- Exercise requirements:
A) In the passage on California's AB-51, what reason does it give for the Supreme Court's holding in Viking River that PAGA was partly preempted by the Federal Arbitration Act? Answer in one to three sentences.
B) Rewrite the records from the start up to and including the line with "[21,288,33,296]", replacing "persons" with "people" and keeping everything else the same.

- Source passage:
###

This post first appeared on the Securities Arbitration Alert blog.  The blog’s editor-in-chief is George H. Friedman, Chairman of the Board of Directors for Arbitartion Resolution Services, Inc.

A divided Ninth Circuit Panel holds that California’s AB-51 is preempted by the Federal Arbitration Act (“FAA”).

Enacted in 2019, AB-51 is a law that restricts predispute arbitration clauses (“PDAA”) in employment relationships. It provides:

“A person shall not, as a condition of employment, continued employment, or the receipt of any employment-related benefit, require any applicant for employment or any employee to waive any right, forum, or procedure for a violation of any provision of the California Fair Employment and Housing Act [FEHA] (Part 2.8 (commencing with Section 12900) of Division 3 of Title 2 of the Government Code) or this code, including the right to file and pursue a civil action or a complaint with, or otherwise notify, any state agency, other public prosecutor, law enforcement agency, or any court or other governmental entity of any alleged violation…. An employer shall not threaten, retaliate or discriminate against, or terminate any applicant for employment or any employee because of the refusal to consent to the waiver of any right, forum, or procedure….”

There are also criminal penalties for violations: “It is an unlawful employment practice for an employer to violate [the law]…. Any person violating this article is guilty of a misdemeanor.”

Basic Litigation History

As reported in SAA 2021-36 (Sep. 23), a split Ninth Circuit in Chamber of Commerce of the United States v. Bonta, 13 F.4th 766 (9th Cir. 2021), ruled on the validity of AB-51. The divided Court held that the mandatory PDAA use preclusions in the new law withstood FAA preemption scrutiny, but the criminal and civil penalties for mandatory PDAA use do not. In October 2021, the Chamber and the other challengers filed a Motion for En Banc Review. We later reported in SAA 2021-48 (Dec. 23) that the State and other Respondents filed their response in December 2021. The thrust of the argument, as expressed in their brief (ed: repeated essentially verbatim): 1) the Panel decision respects the FAA and Supreme Court precedent; 2) the Panel decision creates no intra- or inter-Circuit conflict; and 3) there is no special need to review this decision.

SCOTUS and Viking River

With the issue joined, as reported in SAA 2022-07 (Feb. 24), a majority of the Ninth Circuit Panel in February 2022 sua sponte issued an Order deferring consideration of the Petition until after the Supreme Court decided Viking River Cruises, Inc. v. Moriana, No. 20-1573, set for argument March 30, 2022. The question presented in the granted May 2021 Petition for Certiorari in Viking River was:

“Whether the Federal Arbitration Act requires enforcement of a bilateral arbitration agreement providing that an employee cannot raise representative claims, including under [California’s Private Attorney General Act] PAGA.”

As our readers know, the United States Supreme Court in June 2022 held 8-1 in Viking River that PAGA was in part preempted by the Federal Arbitration Act, insofar as PAGA allowed employees to evade bilateral predispute arbitration agreements. That would generally have been the end of the case as far as SCOTUS was concerned, but that was not the case here. In July 2022, Moriana filed a Petition for  Rehearing, suggesting:

“[T]he Court should grant rehearing solely for the purpose of modifying Part IV of its opinion to state that the Court does not decide the state-law issues of severability and standing and that its disposition is limited to reversal in part of the state court’s holding that the lskanian rule is not preempted by the FAA….”

###

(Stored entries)

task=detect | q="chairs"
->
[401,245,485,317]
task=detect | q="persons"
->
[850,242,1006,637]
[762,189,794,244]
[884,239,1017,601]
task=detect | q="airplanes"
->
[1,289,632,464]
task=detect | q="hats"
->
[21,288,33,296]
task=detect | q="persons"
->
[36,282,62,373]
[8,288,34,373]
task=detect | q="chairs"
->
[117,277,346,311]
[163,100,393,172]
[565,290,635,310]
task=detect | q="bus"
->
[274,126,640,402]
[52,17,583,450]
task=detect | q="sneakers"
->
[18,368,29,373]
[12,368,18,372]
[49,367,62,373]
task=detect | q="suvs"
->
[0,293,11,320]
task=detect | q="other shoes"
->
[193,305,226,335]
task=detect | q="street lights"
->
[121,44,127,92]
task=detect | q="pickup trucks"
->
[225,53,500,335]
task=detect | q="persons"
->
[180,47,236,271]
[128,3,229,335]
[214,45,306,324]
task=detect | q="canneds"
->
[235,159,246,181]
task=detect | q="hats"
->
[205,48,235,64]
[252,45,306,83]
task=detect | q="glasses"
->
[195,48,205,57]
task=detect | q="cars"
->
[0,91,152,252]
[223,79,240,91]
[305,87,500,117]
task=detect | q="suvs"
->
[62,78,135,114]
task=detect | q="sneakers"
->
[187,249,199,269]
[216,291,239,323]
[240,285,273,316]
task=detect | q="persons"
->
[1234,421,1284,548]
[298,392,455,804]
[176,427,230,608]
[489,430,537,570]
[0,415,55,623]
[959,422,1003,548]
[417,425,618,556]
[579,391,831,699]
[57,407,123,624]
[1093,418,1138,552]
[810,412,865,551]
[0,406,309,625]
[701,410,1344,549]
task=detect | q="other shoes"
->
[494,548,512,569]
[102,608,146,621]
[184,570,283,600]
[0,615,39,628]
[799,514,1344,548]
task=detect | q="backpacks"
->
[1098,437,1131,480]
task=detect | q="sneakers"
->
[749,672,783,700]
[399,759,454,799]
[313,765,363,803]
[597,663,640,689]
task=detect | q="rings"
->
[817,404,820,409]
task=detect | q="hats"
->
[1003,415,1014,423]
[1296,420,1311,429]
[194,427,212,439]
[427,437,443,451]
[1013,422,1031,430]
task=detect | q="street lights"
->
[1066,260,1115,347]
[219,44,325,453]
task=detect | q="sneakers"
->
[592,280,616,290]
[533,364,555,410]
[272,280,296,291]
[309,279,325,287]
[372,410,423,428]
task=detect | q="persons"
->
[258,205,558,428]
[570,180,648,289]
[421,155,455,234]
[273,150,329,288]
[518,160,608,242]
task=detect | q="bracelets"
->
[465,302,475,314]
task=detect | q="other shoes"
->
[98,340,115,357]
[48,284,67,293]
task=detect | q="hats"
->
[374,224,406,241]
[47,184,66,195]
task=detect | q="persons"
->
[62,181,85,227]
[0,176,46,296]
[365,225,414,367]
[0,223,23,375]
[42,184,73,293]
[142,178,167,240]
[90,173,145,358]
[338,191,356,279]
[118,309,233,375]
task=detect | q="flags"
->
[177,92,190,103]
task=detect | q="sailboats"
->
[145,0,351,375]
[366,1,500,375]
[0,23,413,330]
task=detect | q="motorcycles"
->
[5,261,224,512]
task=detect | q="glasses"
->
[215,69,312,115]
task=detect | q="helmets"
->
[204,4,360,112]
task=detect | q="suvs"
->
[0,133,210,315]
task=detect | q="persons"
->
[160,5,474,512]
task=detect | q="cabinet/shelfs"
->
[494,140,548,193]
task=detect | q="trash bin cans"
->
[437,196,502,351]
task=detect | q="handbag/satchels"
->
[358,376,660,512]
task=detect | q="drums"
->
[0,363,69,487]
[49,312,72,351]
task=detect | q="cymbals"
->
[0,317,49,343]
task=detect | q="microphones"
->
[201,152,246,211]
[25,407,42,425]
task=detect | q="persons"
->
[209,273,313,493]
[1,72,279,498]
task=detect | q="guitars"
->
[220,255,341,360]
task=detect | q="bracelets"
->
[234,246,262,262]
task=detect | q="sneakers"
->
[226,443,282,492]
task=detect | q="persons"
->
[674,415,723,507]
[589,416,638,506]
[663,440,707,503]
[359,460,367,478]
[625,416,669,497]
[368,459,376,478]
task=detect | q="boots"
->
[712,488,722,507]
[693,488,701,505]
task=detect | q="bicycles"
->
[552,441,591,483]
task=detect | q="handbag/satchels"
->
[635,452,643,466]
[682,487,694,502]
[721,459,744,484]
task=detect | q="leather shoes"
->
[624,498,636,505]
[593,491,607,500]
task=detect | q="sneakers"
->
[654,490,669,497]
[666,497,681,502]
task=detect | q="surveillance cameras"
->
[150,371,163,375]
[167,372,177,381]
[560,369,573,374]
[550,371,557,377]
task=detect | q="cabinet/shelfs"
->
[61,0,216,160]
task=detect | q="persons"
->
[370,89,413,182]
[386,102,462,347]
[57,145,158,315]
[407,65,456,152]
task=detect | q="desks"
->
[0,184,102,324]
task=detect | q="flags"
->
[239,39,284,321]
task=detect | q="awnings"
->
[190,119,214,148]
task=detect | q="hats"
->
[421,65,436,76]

###

- Task responses:
A) The Court held PAGA preempted in part because it allowed employees to evade bilateral predispute arbitration agreements.

B)
task=detect | q="chairs"
->
[401,245,485,317]
task=detect | q="people"
->
[850,242,1006,637]
[762,189,794,244]
[884,239,1017,601]
task=detect | q="airplanes"
->
[1,289,632,464]
task=detect | q="hats"
->
[21,288,33,296]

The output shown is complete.